SELECTED EXCERPT:

Characters in Analysis and Algebra

Let $M$ be a monoid and $K$ be a field, then by a character of $G$ in $K$ we mean a monoid-homomorphism

$\chi:M \to K^\ast.$ By trivial character we mean a character such that $\chi(M)=\{1\}$. We are particularly interested in the linear independence of characters. Functions $f_i:M \to K$ are called linearly independent over $K$ if whenever $a_1f_1+\cdots+a_nf_n=0$ with all $a_i \in K$, we have $a_i=0$ for all $i$. $\def\Tr\operatorname{Tr}$

Character in Fourier Analysis

In Fourier analysis we are always interested by functions like $f(x)=e^{-inx}$ or $g(x)= e^{-ixt}$, corresponding to Fourier series (integration on $\mathbb{R}/2\pi\mathbb{Z}$) and Fourier transform. Later mathematicians realised that everything can be set in a locally compact abelian (LCA) group. For this reason we need to generalise these functions, and the bounded ones coincide with our definition of characters.

Let $G$ be a LCA group, then $\gamma:G \to \mathbb{C}$ is called a character if $|\gamma(x)|=1$ for all $x \in G$ and $\gamma(x+y)=\gamma(x)\gamma(y).$ Note since $G$ is automatically a monoid, this coincide with our ordinary definition of character. The set of continuous characters form a group $\Gamma$, which is called the dual group of $G$.

If $G=\mathbb{R}$, solving the equation $\gamma(x+y)=\gamma(x)\gamma(y)$ in whatever way he or she likes we obtain $\gamma(x)=e^{Ax}$ for some $A \in \mathbb{C}$. But $|e^{Ax}| \equiv 1$ (or merely being bounded) forces $A$ to be purely imaginary, say $A=it$, then we have $\gamma(x)=e^{itx}$. Hence the dual group of $\mathbb{R}$ can be determined by (the speed of) rotation on the unit circle.

With this we have our generalised version of Fourier transform. Let $G$ be a LCA group, $f \in L^1(G)$, then the Fourier transform is given by $\hat{f}(\gamma) = \int_G f(x)\gamma(-x)dx, \quad \gamma \in \Gamma.$ One can intuitively verify that $\hat{f}$ is exactly the Gelfand transform of $f$, the step of which will be sketched below. On one hand, one can indeed verify that $f \mapsto \hat{f}(\gamma)$ is indeed a Banach algebra homomorphism $L^1(G) \to \mathbb{C}$, for all $\gamma \in \Gamma$. This is a plain application of Fubini's theorem. On the other hand, let $h:L^1(G) \to \mathbb{C}$ be any non-trivial Banach algebra homomorphism. One can investigate that $\| h \| =1$ and hence $h$ is a bounded linear functional. By Riesz's representation theorem, there is some $\phi \in L^\infty(G)$ with $\| \phi\|_\infty = 1$ such that $h(f) = \int_G f(x)\phi(x)dx.$ We can indeed assume that $\phi$ is continuous. With $h$ being algebra homomorphism, we can see $\phi(x+y)=\phi(x)\phi(y).$ We know that $|\phi(x)| \le 1$ but $\phi(-x)=\phi(x)^{-1}$ forces $|\phi(x)|=1$. The proof is done after some routine verification of uniqueness.

RECORDED INFORMATION:
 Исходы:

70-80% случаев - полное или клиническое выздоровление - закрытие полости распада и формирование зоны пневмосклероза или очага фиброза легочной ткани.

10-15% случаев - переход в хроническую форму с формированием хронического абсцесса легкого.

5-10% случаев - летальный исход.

---

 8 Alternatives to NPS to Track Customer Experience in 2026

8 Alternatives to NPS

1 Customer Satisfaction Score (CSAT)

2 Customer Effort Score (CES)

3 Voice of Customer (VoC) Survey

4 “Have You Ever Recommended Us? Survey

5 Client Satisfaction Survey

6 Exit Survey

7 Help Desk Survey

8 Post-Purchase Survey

REQUIRED TASKS:
[A] In the text on characters, list each term it introduces with the phrase "we mean" or "called," naming each term once.
[B] Give the passage of the text on characters from "Let $G$ be a LCA group, then" up to and including "group of $G$.", with "Pontryagin dual" put in place of "dual group".

EXERCISE RESULTS:
[A] character, trivial character, linearly independent, dual group

[B]
Let $G$ be a LCA group, then $\gamma:G \to \mathbb{C}$ is called a character if $|\gamma(x)|=1$ for all $x \in G$ and $\gamma(x+y)=\gamma(x)\gamma(y).$ Note since $G$ is automatically a monoid, this coincide with our ordinary definition of character. The set of continuous characters form a group $\Gamma$, which is called the Pontryagin dual of $G$.